Note that the tensor algebra $T_{R}(A):=\bigoplus_{d=0}^\infty A^{\otimes d}$ (where $A^{\otimes 0} := R$ and all tensor products are over the ring $R$) is isomorphic to the path algebra $KQ$, the $K$-algebra of (finite) linear combinations of formal compositions of (composable) arrows in $Q$ (paths) and where the product of two paths is defined by concatenation is the paths are composable and 0 if they are not.

Conversely, any finite dimensional $R$-$R$ bimodule $B$ is the arrow span of some quiver $Q_B$: Let $(Q_B)_0=Q_0$ and the arrows in $Q_B$ from $i$ to $j$ are in bijective correspondence with a basis of the finite dimensional vector space $e_i B e_j$ where $e_i(j)=\delta_{ij}$ for $i,j\in Q_0$ (note that $1_R=\sum_{i\in Q_0} e_i$). Then $B \cong K^{(Q_B)_1}$ and $KQ_B\cong \bigoplus_{d=0}^\infty B^{\otimes d}=T_R(B)$.

You can find this with more detail in Derksen, Weyman, Zelevinsky's first paper about quivers with potentials: http://arxiv.org/abs/0704.0649 at the beginning of section two.

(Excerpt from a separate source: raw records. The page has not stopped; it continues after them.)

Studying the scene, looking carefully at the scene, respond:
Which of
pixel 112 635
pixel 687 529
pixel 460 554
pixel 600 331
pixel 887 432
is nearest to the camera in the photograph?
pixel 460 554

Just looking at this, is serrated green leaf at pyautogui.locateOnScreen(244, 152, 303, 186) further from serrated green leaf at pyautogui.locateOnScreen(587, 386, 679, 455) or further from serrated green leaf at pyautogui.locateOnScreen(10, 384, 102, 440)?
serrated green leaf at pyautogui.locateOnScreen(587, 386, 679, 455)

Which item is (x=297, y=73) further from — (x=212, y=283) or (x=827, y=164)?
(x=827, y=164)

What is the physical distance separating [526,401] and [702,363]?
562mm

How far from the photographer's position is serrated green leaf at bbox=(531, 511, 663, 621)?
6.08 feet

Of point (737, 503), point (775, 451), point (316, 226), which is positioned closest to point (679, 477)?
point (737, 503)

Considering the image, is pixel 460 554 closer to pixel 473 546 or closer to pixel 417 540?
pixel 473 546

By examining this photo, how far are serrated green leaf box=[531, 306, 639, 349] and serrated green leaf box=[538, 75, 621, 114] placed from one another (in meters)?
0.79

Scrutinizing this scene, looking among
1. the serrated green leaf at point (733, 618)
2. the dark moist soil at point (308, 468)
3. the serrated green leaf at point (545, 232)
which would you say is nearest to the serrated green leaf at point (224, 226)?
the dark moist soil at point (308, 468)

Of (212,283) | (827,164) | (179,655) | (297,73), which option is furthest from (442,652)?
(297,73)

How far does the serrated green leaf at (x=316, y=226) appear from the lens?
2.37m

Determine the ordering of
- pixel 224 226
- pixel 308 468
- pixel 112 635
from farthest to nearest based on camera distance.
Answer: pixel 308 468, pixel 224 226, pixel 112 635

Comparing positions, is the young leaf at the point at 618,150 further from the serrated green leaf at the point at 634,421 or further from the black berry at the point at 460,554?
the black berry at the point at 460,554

One important thing of the tensor algebra approach to path algebras is that it is independent of $Q_1$ (of a choice o a basis), you only need the ring $R$. It also shows that, in some sense, you may view tensor algebras of finitely generated bimodules over a finite dimensional algebra as a generalization of path algebras.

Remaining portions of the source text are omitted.